The regulator warns that when children are introduced to farm activities the adults cannot supervise children and be involved in work at the same time. People often believe that farm children understand farm risks, but most children who die in farm incidents are family members. A few straightforward steps, and proper supervision of children, will reduce these risks.
Read the HSE's practical guidance: Preventing accidents to children on farms. A free copy can be downloaded from this page.
There has been no update to the WorkSafe Victoria webpage on prosecutions since the last edition of SafetyNet. To check the past prosecutions and for any updates before next week, go to WorkSafe's Prosecution Result Summaries & Enforceable Undertakings webpage.
NSW: Company convicted and fined after worker crushed by forklift
A NSW employer has been convicted and fined $375,000 (plus $32,000 costs) for WHS offences after a worker was fatally crushed when a forklift with a faulty handbrake rolled and pinned him against a wall. NSW District Court Judge David Russell found Macleay River Protein Pty Ltd could have "completely" avoided the fatality if it had taken the simple step of storing wheel chocks it already owned on its forklifts, and requiring workers to use them.
In August 2015, the plant worker was using the forklift to move an empty steel bin, and parked it on sloped paving before getting out to manoeuvre the bin against a wall. About 30 seconds later, the forklift's hand brake released and it moved forward, pinning the worker between the bin and the wall for 10 minutes before he was discovered by his brother, who also worked at the plant. The worker died from traumatic asphyxia.
Source: OHS Alert
NT: Education provider fined just $50k after 12-year-old boy killed
NT Christian Schools Ltd has been convicted and fined $50,000, from a maximum $1.5 million, after a 12-year-old student was killed at its Gawa Christian School sports carnival on Elcho Island in August 2015.
He was run over by a Toyota Landcruiser Troop Carrier in a novelty tug-of-war game where students used a rope to pull the vehicle. The Court found his death could have been avoided if the employer conducted a risk assessment before the carnival.

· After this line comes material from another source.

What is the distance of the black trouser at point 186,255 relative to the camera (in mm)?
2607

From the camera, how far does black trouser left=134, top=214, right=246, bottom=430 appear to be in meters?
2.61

"When the [tug-of-war] event was introduced in 2012, a risk assessment was conducted and a number of safety measures were put in place to protect the participants," NT WorkSafe executive director Stephen Gelding said after the decision. "In 2015, the teacher who introduced the event no longer worked at the school and the carnival organisers did not conduct a risk assessment or review the safety measures in place before the event," he said.